• Sonuç bulunamadı

1.4. Gelir Dağılımı Konusuna İlişkin Teorik Yaklaşımlar

1.4.1. Klasik Okul

Klasik ekonomi politik 18. yüzyıl sonu ve 19. Yüzyıl başında Avrupa’da radikal dönüşümler yaşanırken ortaya çıkmıştır. Tarımsal verimlilikteki artış, artan ticaretle birlikte üretim yapısındaki değişim, çitleme hareketi, emeğin mülksüzleşmesi, sermayenin üretimi düzenleyenlerin elinde yoğunlaşması, ücretli emek istihdamı, sermaye birikim kaynağının üretimde görülmesi, nüfus artışı, köyden kente göç ve sanayi devrimi gibi gelişmeler toplumda büyük dönüşümlere sebep olmuştur. Bu çağın en önemli özelliği sistemli bir şekilde, üretim süreci üzerindeki her türlü kontrolden mahrum bırakılan ve hayatta kalmanın tek yolu olarak emek gücünü satmak zorunda bırakılan bir işçi sınıfı yaratılmasıdır (Hunt & Lautzenheiser, 2011: 46) (Karahanoğulları, 2008: 19)

22

Toplumda bu dönüşümler yaşanırken, üretimle birlikte artan gelirin paylaşımı da bu dönemde ortaya çıkan klasik ekonomi politiğin temel meselesi olmuştur.

> **Yapılacak görev**: Yukarıdaki klasik okul ve gelir dağılımı metninde "1.4.1. Klasik Okul" ifadesinden başlayıp aşağıya doğru "(Karahanoğulları, 2008: 19)" ifadesine kadar uzanan bölümün tamamını hiçbir değişiklik yapmadan döndürün. Aşağıdaki liste başka bir kaynaktan alınmıştır.

> **Kaynak malzeme**:
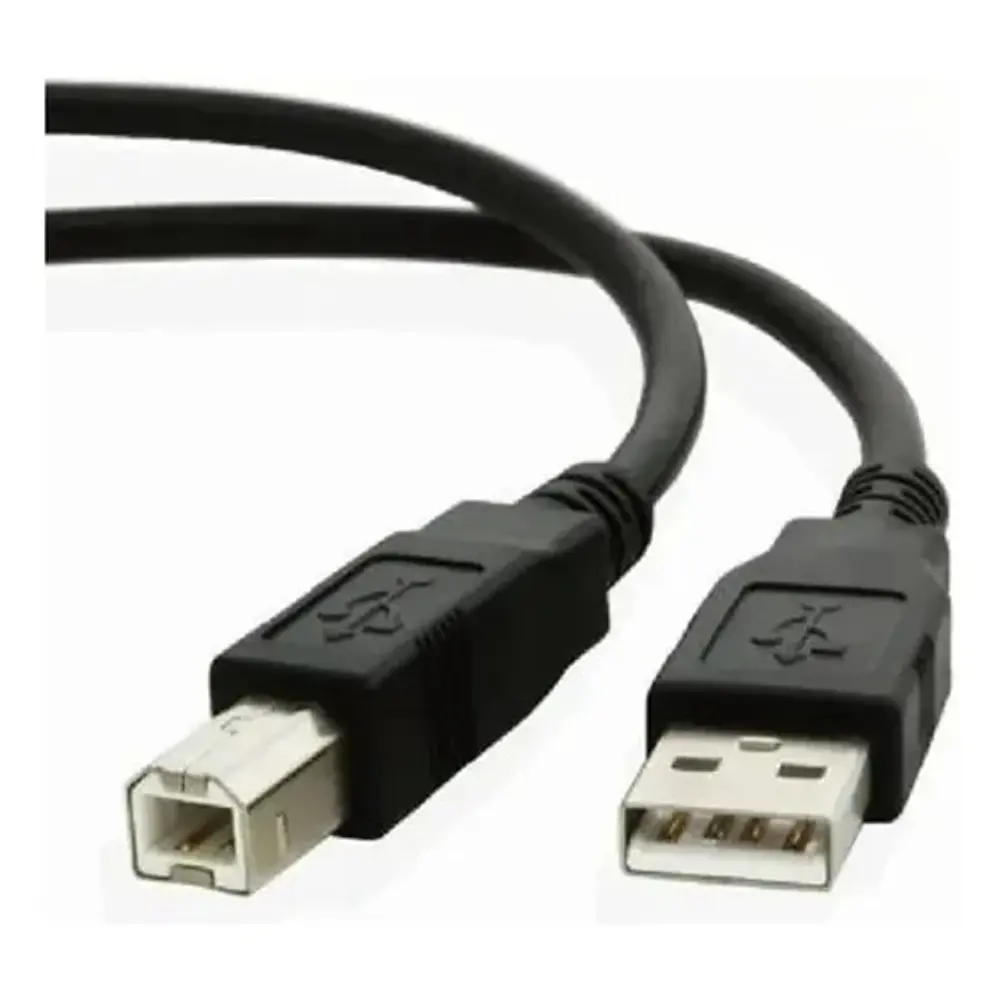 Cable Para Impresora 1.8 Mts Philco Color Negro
* * *
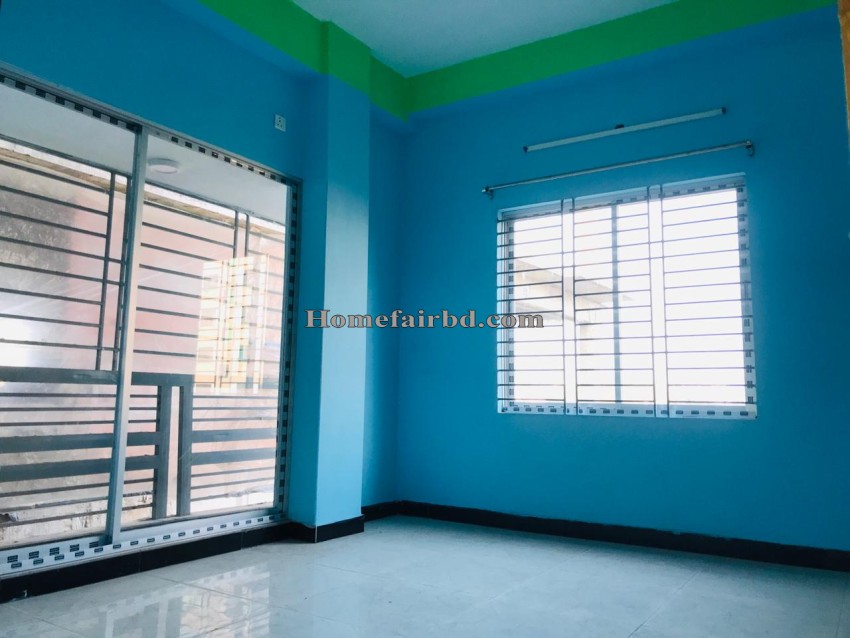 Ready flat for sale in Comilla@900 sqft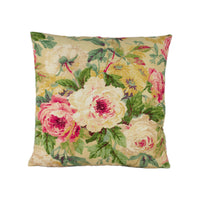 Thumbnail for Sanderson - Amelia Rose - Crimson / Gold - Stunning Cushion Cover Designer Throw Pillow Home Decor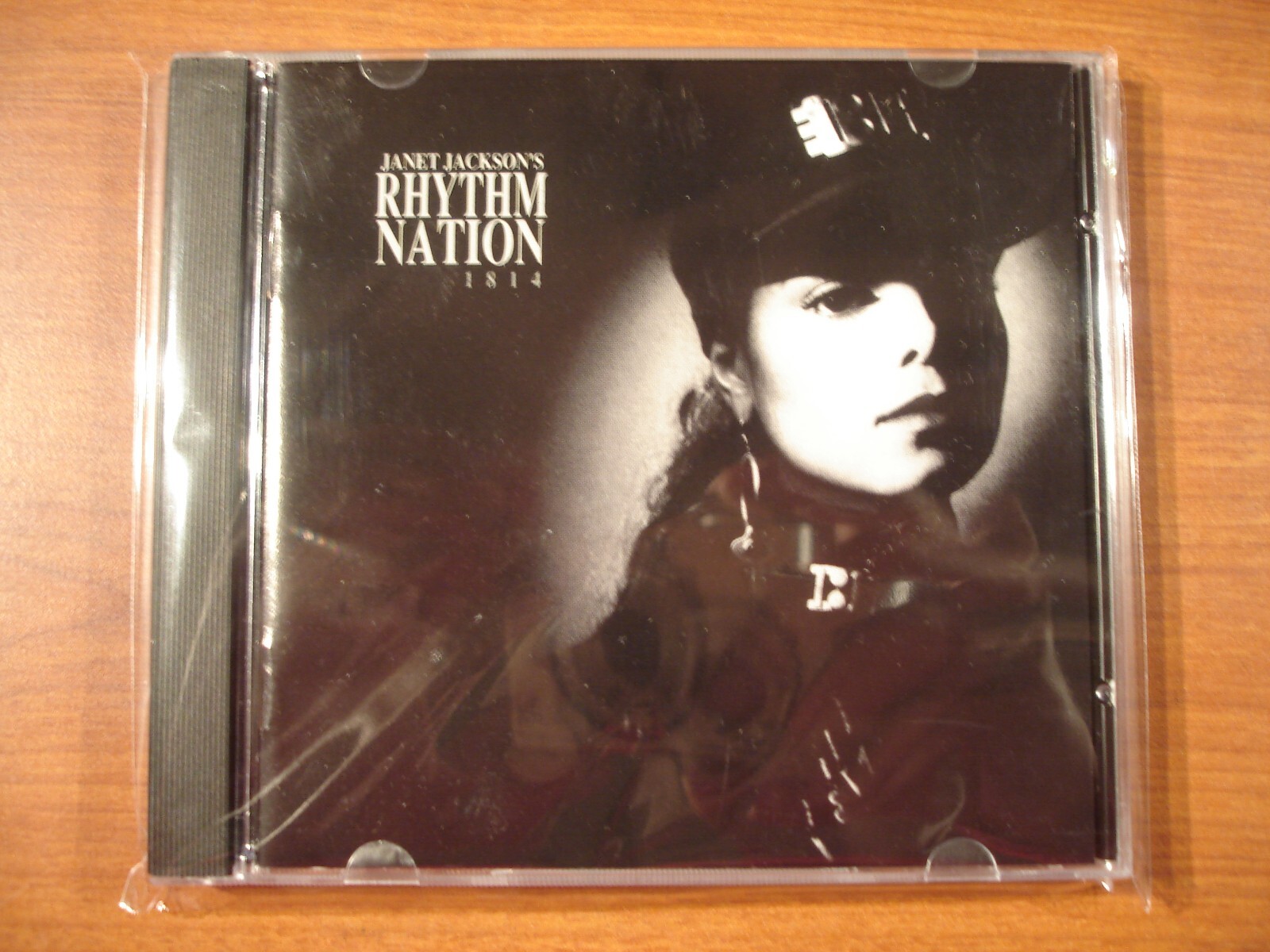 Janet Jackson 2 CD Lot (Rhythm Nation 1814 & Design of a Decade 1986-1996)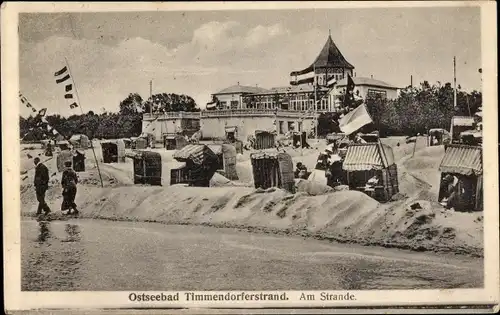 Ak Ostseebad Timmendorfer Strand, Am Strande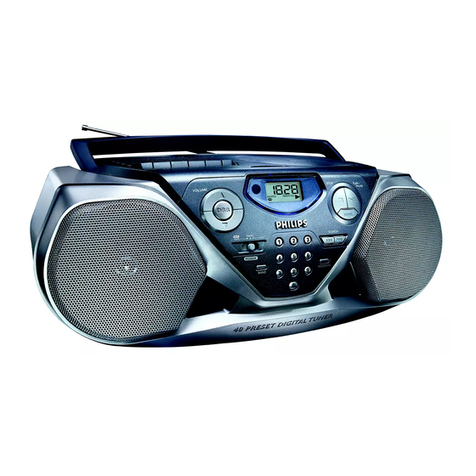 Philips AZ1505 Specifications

> **Görev çıktısı**:
1.4.1. Klasik Okul

Klasik ekonomi politik 18. yüzyıl sonu ve 19. Yüzyıl başında Avrupa’da radikal dönüşümler yaşanırken ortaya çıkmıştır. Tarımsal verimlilikteki artış, artan ticaretle birlikte üretim yapısındaki değişim, çitleme hareketi, emeğin mülksüzleşmesi, sermayenin üretimi düzenleyenlerin elinde yoğunlaşması, ücretli emek istihdamı, sermaye birikim kaynağının üretimde görülmesi, nüfus artışı, köyden kente göç ve sanayi devrimi gibi gelişmeler toplumda büyük dönüşümlere sebep olmuştur. Bu çağın en önemli özelliği sistemli bir şekilde, üretim süreci üzerindeki her türlü kontrolden mahrum bırakılan ve hayatta kalmanın tek yolu olarak emek gücünü satmak zorunda bırakılan bir işçi sınıfı yaratılmasıdır (Hunt & Lautzenheiser, 2011: 46) (Karahanoğulları, 2008: 19)